*Exercise description:* Please copy out the listing below word for word, from the line containing "In this photo, would" through the end of the listing, and leave the pictures out.

*Extracted entries:*
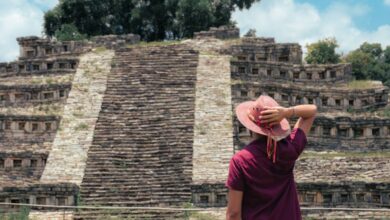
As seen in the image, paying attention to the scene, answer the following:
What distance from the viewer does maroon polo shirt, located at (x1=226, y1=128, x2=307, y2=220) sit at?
16.6 feet

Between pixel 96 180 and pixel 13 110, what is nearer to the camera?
pixel 96 180

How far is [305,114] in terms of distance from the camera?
558 centimetres

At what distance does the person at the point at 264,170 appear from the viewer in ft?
16.7

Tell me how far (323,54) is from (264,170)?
92.4ft

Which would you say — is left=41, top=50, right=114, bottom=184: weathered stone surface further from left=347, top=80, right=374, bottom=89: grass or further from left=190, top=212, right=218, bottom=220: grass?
left=347, top=80, right=374, bottom=89: grass

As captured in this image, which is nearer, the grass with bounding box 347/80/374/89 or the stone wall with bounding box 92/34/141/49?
the grass with bounding box 347/80/374/89

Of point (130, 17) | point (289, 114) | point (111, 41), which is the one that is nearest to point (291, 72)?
point (111, 41)

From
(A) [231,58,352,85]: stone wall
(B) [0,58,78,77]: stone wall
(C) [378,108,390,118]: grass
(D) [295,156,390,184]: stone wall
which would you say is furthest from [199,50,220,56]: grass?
(D) [295,156,390,184]: stone wall

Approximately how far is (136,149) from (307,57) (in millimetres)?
18402

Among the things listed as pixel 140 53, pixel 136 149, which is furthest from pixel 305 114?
pixel 140 53

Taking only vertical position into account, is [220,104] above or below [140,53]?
below

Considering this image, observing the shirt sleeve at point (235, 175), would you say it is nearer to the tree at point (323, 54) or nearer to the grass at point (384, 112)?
the grass at point (384, 112)

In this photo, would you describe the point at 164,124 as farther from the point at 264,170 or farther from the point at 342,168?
the point at 264,170

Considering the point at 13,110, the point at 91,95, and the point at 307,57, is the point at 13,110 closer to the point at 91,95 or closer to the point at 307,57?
the point at 91,95
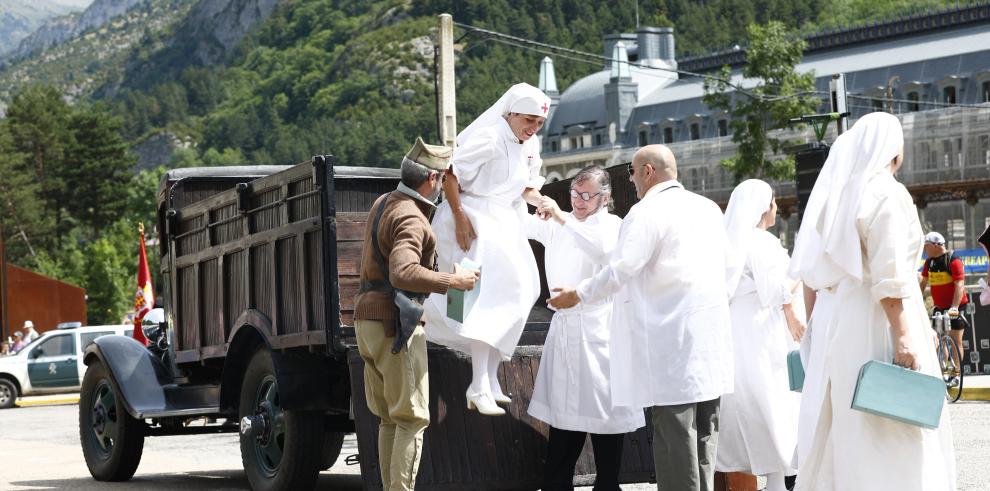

*In response:*
In this photo, would you describe the point at 164,124 as farther from the point at 264,170 or farther from the point at 342,168?
the point at 264,170

Considering the point at 13,110, the point at 91,95, and the point at 307,57, is the point at 13,110 closer to the point at 91,95 or closer to the point at 307,57?
the point at 91,95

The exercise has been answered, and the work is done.